After 3 months, other antihypertensive agents could be added on as needed to achieve a blood pressure target of <140/90 mm Hg, or <130/80 mm Hg in patients with diabetes or renal insufficiency.
Concomitant Medications:
Lipid-lowering therapy (68%), beta-blockers (47%), and antiplatelet therapy (64%)
Principal Findings:
A total of 11,506 patients were randomized, 5,744 to the amlodipine/benazepril arm, and 5,762 to the HCTZ/benazepril arm. About 50% were obese, 60% had diabetes, 23% had a history of myocardial infarction (MI), 6% had renal disease, and about 36% had undergone prior revascularization. About 97% were previously being treated for hypertension. Only 37.3% had adequately controlled hypertension (blood pressure <140/90 mm Hg). The prespecified efficacy boundary was crossed with 60% of the expected trial information; therefore, the trial was terminated early.
Systolic and diastolic blood pressure were significantly reduced by amlodipine/benazepril, compared with HCTZ/benazepril by 0.9/1.1 mm Hg over 5 years of follow-up (p < 0.001). Target blood pressure was achieved in 72.4% of patients in the HCTZ/benazepril arm, and 75.4% of patients in the amlodipine/benazepril arm. A total of 16.2% of patients in the HCTZ/benazepril arm compared with 15.0% in the amlodipine/benazepril arm were on two or more add-on medications, although about 50% of patients were on one pill only.

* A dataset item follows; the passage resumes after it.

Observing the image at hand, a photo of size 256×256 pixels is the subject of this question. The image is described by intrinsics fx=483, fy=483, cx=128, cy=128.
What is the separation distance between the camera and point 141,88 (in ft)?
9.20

There was a 20% reduction in the primary endpoint of cardiovascular mortality, stroke, MI, coronary revascularization, unstable angina, and resuscitation from death in the amlodipine/benazepril arm (9.6%) compared with the HCTZ/benazepril arm (11.8%) (p < 0.001). Cardiovascular death, stroke, and MI were also reduced by 21% (p = 0.002). Fatal and nonfatal MI were significantly reduced in the amlodipine/benazepril arm (2.2%) compared with the HCTZ/benazepril arm (2.8%) (p = 0.04). Other endpoints, including cardiovascular mortality, stroke, and resuscitated sudden death were similar between the two groups. On further analysis, the combination of amlodipine and benazepril was superior to the combination of HCTZ and benazepril for older patients, men and women, and presence or absence of diabetes.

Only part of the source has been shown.